— Begin Information shown —

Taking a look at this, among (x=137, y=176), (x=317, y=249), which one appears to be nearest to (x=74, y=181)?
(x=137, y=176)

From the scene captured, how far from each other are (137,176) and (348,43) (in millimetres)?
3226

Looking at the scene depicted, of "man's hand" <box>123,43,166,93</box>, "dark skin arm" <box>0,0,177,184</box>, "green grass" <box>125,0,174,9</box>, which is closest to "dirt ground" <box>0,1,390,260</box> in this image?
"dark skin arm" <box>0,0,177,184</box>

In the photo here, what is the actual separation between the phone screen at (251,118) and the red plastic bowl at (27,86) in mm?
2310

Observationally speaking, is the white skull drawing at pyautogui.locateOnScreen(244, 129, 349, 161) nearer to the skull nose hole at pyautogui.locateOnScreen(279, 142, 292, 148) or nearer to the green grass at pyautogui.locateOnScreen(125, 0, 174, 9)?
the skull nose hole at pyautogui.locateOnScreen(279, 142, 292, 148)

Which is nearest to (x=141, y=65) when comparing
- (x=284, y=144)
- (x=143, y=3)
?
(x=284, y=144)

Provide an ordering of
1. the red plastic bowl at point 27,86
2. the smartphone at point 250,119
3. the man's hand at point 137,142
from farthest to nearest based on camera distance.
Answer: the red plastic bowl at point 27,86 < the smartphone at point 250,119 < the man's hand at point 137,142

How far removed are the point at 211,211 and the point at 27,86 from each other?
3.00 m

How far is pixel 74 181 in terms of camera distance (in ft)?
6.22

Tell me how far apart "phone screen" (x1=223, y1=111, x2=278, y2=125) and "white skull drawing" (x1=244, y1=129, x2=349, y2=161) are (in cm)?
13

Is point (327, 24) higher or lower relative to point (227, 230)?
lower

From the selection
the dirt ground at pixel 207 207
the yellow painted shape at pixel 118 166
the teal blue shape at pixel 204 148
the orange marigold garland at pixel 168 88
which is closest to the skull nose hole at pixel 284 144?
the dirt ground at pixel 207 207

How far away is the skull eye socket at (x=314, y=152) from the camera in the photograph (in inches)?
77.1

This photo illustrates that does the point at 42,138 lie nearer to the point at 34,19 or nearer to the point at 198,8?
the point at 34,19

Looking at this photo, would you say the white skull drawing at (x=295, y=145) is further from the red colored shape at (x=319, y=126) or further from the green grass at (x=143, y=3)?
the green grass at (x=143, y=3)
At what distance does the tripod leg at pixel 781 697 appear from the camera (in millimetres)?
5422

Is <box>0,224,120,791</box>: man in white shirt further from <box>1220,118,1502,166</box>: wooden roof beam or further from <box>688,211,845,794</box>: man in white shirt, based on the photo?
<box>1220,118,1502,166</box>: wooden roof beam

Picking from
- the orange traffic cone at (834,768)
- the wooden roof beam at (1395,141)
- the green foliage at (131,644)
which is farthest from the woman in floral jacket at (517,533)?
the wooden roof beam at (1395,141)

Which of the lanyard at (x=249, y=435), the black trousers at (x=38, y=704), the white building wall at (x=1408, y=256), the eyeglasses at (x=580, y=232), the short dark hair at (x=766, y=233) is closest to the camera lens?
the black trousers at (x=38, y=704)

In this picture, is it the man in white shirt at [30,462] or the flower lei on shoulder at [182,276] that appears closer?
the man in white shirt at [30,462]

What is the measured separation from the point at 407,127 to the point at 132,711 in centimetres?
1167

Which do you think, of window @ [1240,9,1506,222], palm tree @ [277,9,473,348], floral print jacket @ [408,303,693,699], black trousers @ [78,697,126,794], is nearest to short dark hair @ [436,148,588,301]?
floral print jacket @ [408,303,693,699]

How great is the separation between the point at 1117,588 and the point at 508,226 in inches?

— End Information shown —

Work instructions
Rewrite the data above with every instance of "separation" changed to "gap" and nothing else altered.

Output of the exercise
Taking a look at this, among (x=137, y=176), (x=317, y=249), which one appears to be nearest to (x=74, y=181)?
(x=137, y=176)

From the scene captured, how far from each other are (137,176) and (348,43) (in millimetres)?
3226

Looking at the scene depicted, of "man's hand" <box>123,43,166,93</box>, "dark skin arm" <box>0,0,177,184</box>, "green grass" <box>125,0,174,9</box>, which is closest to "dirt ground" <box>0,1,390,260</box> in this image?
"dark skin arm" <box>0,0,177,184</box>

In the photo here, what is the actual gap between the phone screen at (251,118) and the red plastic bowl at (27,86) in mm?
2310

Observationally speaking, is the white skull drawing at pyautogui.locateOnScreen(244, 129, 349, 161) nearer to the skull nose hole at pyautogui.locateOnScreen(279, 142, 292, 148) or nearer to the green grass at pyautogui.locateOnScreen(125, 0, 174, 9)?
the skull nose hole at pyautogui.locateOnScreen(279, 142, 292, 148)

Which is nearest to (x=141, y=65) when comparing
- (x=284, y=144)
- (x=143, y=3)
?
(x=284, y=144)

Provide an ordering of
1. the red plastic bowl at point 27,86
2. the smartphone at point 250,119
3. the man's hand at point 137,142
from farthest to nearest based on camera distance.
Answer: the red plastic bowl at point 27,86 < the smartphone at point 250,119 < the man's hand at point 137,142

How far removed are the point at 211,211 and the point at 27,86 from each other?
3.00 m

How far is pixel 74 181 in terms of camera distance (in ft)?
6.22

Tell me how far apart "phone screen" (x1=223, y1=111, x2=278, y2=125) and "white skull drawing" (x1=244, y1=129, x2=349, y2=161) are (in cm)?
13

Is point (327, 24) higher or lower relative to point (227, 230)?
lower

From the selection
the dirt ground at pixel 207 207
the yellow painted shape at pixel 118 166
the teal blue shape at pixel 204 148
the orange marigold garland at pixel 168 88
which is closest to the skull nose hole at pixel 284 144?
the dirt ground at pixel 207 207

How far away is the skull eye socket at (x=314, y=152) from the camera in the photograph (in inches)?
77.1

This photo illustrates that does the point at 42,138 lie nearer to the point at 34,19 or nearer to the point at 198,8?
the point at 34,19

Looking at this photo, would you say the white skull drawing at (x=295, y=145) is further from the red colored shape at (x=319, y=126) or further from the green grass at (x=143, y=3)?
the green grass at (x=143, y=3)
At what distance does the tripod leg at pixel 781 697 appear from the camera (in millimetres)?
5422

Is <box>0,224,120,791</box>: man in white shirt further from <box>1220,118,1502,166</box>: wooden roof beam or further from <box>688,211,845,794</box>: man in white shirt, based on the photo?
<box>1220,118,1502,166</box>: wooden roof beam

Picking from
- the orange traffic cone at (834,768)
- the wooden roof beam at (1395,141)
- the green foliage at (131,644)
which is farthest from the woman in floral jacket at (517,533)?
the wooden roof beam at (1395,141)

Which of the lanyard at (x=249, y=435), the black trousers at (x=38, y=704), the white building wall at (x=1408, y=256), the eyeglasses at (x=580, y=232), the short dark hair at (x=766, y=233) is closest to the camera lens?
the black trousers at (x=38, y=704)

In this picture, is it the man in white shirt at [30,462] or the flower lei on shoulder at [182,276] that appears closer?
the man in white shirt at [30,462]

What is the measured gap from the point at 407,127 to the point at 132,711 in centimetres?
1167

Which do you think, of window @ [1240,9,1506,222], palm tree @ [277,9,473,348], floral print jacket @ [408,303,693,699], black trousers @ [78,697,126,794], is nearest to short dark hair @ [436,148,588,301]?
floral print jacket @ [408,303,693,699]

How great is the gap between the point at 1117,588 and the point at 508,226 in inches?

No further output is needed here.